Small and medium sized businesses listed on AIM will soon be joining the PLUS-quoted market not just vice versa, claimed the PLUS Markets Group (PMG) today.

For some time now the PLUS has often been seen as a springboard or training ground by entrepreneurs that harbour ambitions to move on to AIM. However, now PMG believes the 'one-way traffic' situation is coming to an end and is speaking openly and directly about offering serious competition to the LSE.

The PLUS-quoted market has enough liquidity for both investors and entrepreneurs and is a good place for businesses to weather the economic storm, it said today.

The market is also suggesting that an increasing number of small and mid-sized businesses will leave AIM and join the PLUS quoted market as the market’s liquidity has improved and its costs are lower. Last year, The Shoprite Group, a UK-based company, became the first business to move from AIM to PLUS.

Simon Brickles, chief executive of PMG, says the previously he has had to fend off criticism from those who questioned the market’s liquidity and who doubted it could provide the investment that ambitious firms would require.

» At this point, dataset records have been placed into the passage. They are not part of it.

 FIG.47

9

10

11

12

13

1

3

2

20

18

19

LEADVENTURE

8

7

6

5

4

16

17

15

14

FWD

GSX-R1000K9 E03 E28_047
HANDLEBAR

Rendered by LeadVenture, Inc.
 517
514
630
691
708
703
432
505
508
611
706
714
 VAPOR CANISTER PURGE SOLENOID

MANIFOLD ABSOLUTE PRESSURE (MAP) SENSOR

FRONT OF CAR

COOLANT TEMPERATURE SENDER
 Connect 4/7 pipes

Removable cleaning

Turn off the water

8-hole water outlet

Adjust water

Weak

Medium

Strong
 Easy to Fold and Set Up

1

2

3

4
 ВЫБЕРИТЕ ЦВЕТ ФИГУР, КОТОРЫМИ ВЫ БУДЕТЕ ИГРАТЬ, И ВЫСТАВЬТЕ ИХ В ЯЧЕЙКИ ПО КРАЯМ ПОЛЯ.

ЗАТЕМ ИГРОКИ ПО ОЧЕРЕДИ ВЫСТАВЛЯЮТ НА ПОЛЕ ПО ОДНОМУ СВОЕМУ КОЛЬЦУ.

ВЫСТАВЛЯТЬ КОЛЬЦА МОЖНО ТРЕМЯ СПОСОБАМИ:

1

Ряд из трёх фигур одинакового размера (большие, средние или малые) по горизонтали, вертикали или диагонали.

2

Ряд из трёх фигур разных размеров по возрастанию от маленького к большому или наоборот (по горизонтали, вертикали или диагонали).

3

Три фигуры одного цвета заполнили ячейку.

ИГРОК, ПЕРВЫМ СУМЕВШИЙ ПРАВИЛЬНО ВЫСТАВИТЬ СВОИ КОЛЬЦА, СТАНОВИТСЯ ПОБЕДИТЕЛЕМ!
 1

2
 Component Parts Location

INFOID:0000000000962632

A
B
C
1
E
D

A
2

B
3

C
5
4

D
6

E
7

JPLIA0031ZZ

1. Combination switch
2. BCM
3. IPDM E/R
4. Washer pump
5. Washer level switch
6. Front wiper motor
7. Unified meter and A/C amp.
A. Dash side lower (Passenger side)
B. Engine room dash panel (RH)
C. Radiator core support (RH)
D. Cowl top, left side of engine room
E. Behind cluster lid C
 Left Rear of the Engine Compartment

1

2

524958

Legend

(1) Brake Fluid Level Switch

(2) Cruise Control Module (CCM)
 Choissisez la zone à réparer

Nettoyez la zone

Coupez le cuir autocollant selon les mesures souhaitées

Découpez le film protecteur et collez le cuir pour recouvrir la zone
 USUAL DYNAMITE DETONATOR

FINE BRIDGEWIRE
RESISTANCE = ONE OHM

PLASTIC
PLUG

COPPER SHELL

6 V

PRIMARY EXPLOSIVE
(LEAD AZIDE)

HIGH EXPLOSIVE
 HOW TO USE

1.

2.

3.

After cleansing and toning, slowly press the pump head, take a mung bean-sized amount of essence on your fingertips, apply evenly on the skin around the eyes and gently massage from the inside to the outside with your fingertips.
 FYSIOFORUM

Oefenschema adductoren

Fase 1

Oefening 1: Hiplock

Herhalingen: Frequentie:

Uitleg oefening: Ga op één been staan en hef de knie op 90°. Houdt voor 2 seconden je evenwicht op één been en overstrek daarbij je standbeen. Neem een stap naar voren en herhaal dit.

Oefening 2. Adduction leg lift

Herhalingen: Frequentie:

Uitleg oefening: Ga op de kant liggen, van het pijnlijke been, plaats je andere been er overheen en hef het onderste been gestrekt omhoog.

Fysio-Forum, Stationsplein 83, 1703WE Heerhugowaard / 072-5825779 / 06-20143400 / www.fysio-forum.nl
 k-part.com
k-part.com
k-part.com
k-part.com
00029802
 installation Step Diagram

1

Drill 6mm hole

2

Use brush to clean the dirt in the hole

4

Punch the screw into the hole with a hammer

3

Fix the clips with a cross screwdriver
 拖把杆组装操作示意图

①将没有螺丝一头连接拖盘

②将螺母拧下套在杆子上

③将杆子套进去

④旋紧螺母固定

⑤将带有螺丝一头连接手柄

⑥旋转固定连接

“The big objection I encountered time and time again was that liquidity didn’t move. If I had a pound for every time I heard that I would be a very rich man. But we have proven them wrong – liquidity does move,” he said. 

Currently, the shares of AIM-listed companies can be traded on PLUS if those firms individually give their permission to do so. So far, 80 companies have done this, but Brickles says that this condition in onerous.

“If a company has already gone through the listing process and then you ask them to sign a piece of paper and say if 'anything on it is incorrect then you could be liable' then, of course, it puts them off,” he says. 

However, the situation could change as the Treasury and the Financial Services Authority are now considering responding to demands from investors that the London Stock Exchange is fully opened up to competition.

This could lead to all of the 1700 AIM companies having their shares traded on PLUS. It is expected that a decision will be made later this year.